ACT-AD Study Design and Results
ACT-AD was an exploratory, randomized, double-blind, placebo-controlled, parallel-group 26-week trial evaluating fosgonimeton compared to placebo in patients with mild-to-moderate Alzheimer’s disease. The study enrolled 77 patients in the United States and Australia (age 55 to 85 years, Mini-Mental State Exam (MMSE) score of 14-24 and Clinical Dementia Rating (CDR) scale global score of 1 or 2). Patients were allowed to continue standard-of-care therapy (AChEIs), with 60 percent remaining on stable doses of AChEIs and 40 percent not receiving AChEIs during the study. Patients were randomized 1:1:1 to receive placebo or fosgonimeton at either 40 mg/d or 70 mg/d. The primary endpoint for ACT-AD was Event-Related-Potential (ERP) P300 Latency, a functional measure of working memory processing speed. Secondary endpoints included ADAS-Cog11, a measure of cognition; ADCS-CGIC, a measure of global clinical change; and ADCS-ADL23, a measure of functional change. Safety data were evaluated throughout. The study was only powered to show statistical significance for change in ERP P300 latency.
The ACT-AD study did not meet the primary endpoint of a statistically significant change in ERP P300 Latency for the modified intent to treat (mITT) population by a mixed model repeated measures (MMRM) analysis (-6.02 milliseconds) when compared with placebo at 26 weeks in a pooled analysis of the 40 mg and 70 mg dose groups. Secondary endpoints, including ADAS-Cog11, ADCS-CGIC, and ADCS-ADL23, were not significant in treated subjects compared with placebo at 26 weeks. A pre-specified subgroup analysis identified a potential diminished effect of the combination of standard-of-care (AChEIs) and fosgonimeton. Other subgroup analyses, to-date, including dose, disease severity and APOE genotype, did not show differences between groups.
A post hoc analysis, based on the mITT population on fosgonimeton monotherapy, showed a potentially beneficial change in ERP P300 compared to placebo at 26 weeks (-28 milliseconds) as well as cognitive improvement as measured by ADAS-Cog11 (-3.3 points) compared with placebo at 26 weeks.

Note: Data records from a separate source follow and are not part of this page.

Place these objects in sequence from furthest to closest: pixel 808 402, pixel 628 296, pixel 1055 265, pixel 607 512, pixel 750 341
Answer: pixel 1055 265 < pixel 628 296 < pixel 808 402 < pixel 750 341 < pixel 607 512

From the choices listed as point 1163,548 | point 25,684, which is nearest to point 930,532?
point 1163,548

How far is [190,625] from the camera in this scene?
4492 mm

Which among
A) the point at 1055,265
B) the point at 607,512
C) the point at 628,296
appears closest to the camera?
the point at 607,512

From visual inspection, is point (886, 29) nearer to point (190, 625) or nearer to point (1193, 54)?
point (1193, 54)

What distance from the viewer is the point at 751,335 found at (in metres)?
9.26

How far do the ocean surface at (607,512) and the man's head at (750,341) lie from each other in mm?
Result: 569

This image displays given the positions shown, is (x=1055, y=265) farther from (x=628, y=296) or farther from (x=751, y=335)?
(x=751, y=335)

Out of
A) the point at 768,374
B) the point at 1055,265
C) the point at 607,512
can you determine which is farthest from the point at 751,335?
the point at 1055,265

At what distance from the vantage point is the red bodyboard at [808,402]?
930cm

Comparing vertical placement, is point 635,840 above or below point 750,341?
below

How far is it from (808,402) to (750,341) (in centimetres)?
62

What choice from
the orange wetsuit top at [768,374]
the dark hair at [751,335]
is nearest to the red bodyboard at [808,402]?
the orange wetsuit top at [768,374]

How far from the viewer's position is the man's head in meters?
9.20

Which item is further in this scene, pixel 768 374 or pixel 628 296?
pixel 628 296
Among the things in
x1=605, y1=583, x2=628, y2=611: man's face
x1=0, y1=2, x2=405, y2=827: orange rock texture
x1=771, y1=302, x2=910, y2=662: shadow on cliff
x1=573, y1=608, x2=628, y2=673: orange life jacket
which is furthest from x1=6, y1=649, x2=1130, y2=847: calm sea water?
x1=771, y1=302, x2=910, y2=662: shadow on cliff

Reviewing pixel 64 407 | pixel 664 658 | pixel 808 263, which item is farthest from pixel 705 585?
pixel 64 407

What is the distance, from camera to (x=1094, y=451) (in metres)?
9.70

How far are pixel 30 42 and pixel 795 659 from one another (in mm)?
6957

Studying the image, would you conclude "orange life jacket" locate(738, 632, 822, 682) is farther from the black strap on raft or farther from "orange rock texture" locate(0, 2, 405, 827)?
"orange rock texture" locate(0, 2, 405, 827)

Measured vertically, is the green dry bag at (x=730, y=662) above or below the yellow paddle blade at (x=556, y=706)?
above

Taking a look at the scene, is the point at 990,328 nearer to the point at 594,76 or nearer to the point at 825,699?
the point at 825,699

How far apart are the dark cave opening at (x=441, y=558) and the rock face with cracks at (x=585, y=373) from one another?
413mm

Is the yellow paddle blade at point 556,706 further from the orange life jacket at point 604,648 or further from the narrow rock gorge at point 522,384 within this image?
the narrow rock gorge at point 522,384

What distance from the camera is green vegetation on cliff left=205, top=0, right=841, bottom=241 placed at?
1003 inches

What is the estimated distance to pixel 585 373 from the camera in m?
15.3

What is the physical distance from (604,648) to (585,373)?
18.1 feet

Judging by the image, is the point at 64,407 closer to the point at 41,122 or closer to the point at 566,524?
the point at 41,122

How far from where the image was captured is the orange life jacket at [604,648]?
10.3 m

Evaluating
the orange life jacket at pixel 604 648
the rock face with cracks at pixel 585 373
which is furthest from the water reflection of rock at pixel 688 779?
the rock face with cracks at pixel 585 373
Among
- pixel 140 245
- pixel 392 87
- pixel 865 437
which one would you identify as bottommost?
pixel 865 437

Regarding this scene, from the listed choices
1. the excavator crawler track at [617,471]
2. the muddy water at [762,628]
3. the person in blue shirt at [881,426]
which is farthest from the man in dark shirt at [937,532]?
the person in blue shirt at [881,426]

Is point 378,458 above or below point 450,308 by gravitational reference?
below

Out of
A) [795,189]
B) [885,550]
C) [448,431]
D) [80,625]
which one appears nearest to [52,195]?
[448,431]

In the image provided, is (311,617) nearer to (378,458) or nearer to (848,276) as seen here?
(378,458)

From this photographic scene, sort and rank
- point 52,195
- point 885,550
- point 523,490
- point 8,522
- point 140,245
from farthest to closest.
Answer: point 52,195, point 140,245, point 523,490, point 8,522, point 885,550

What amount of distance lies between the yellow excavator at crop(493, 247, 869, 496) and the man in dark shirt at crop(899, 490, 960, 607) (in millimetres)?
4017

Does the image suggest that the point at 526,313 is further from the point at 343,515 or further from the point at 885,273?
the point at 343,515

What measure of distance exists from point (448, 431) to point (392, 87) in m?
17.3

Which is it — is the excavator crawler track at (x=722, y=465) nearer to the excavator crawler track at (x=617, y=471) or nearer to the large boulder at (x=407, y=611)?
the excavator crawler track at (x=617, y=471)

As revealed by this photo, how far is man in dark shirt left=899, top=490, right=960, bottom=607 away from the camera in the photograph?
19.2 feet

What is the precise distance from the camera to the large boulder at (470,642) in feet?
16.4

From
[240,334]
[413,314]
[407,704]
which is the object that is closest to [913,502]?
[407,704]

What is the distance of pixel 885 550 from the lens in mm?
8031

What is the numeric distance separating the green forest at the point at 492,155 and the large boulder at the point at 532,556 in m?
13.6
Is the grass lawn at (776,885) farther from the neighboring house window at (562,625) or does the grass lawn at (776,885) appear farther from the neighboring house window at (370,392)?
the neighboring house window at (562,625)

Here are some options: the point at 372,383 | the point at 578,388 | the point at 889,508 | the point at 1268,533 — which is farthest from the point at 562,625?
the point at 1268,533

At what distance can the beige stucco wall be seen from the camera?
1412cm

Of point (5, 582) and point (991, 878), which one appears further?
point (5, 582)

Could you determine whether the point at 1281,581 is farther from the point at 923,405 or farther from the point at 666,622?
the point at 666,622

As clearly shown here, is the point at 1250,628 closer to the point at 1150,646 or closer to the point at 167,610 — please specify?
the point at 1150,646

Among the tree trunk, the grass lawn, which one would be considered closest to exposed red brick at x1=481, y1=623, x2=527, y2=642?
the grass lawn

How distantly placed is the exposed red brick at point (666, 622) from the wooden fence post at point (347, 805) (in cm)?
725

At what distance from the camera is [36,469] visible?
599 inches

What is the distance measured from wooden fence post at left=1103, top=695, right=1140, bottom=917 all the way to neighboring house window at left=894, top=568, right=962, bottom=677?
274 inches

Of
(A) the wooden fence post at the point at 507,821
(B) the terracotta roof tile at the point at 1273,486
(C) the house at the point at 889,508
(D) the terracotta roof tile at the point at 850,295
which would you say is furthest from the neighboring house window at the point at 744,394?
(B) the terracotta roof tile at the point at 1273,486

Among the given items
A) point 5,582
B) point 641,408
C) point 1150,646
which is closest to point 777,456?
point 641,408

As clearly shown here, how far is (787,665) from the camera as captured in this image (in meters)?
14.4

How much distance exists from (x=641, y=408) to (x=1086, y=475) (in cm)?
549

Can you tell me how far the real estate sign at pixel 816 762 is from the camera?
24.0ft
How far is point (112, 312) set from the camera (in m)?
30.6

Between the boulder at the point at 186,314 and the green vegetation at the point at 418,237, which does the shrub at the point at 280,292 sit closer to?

ACT-AD ERP P300 Latency post hoc analysis: mITT population, Wilcoxon analysis
ACT-AD ADAS-Cog11 post hoc analysis: mITT population, Wilcoxon analysis
Fosgonimeton was generally well tolerated, with a favorable safety profile. There were no treatment related Serious Adverse Events or deaths observed in the study. Participants treated with fosgonimeton at 40mg or 70mg for 26 weeks showed a higher incidence of treatment emergent adverse events compared to placebo. The most frequent adverse event was injection site reaction, sometimes associated with transient and asymptomatic increases in absolute Eosinophil count. The study had a 14 percent early termination rate.
Full analysis results are scheduled to be presented at the Alzheimer’s Association International Conference (AAIC) taking place July 31 – August 4, 2022.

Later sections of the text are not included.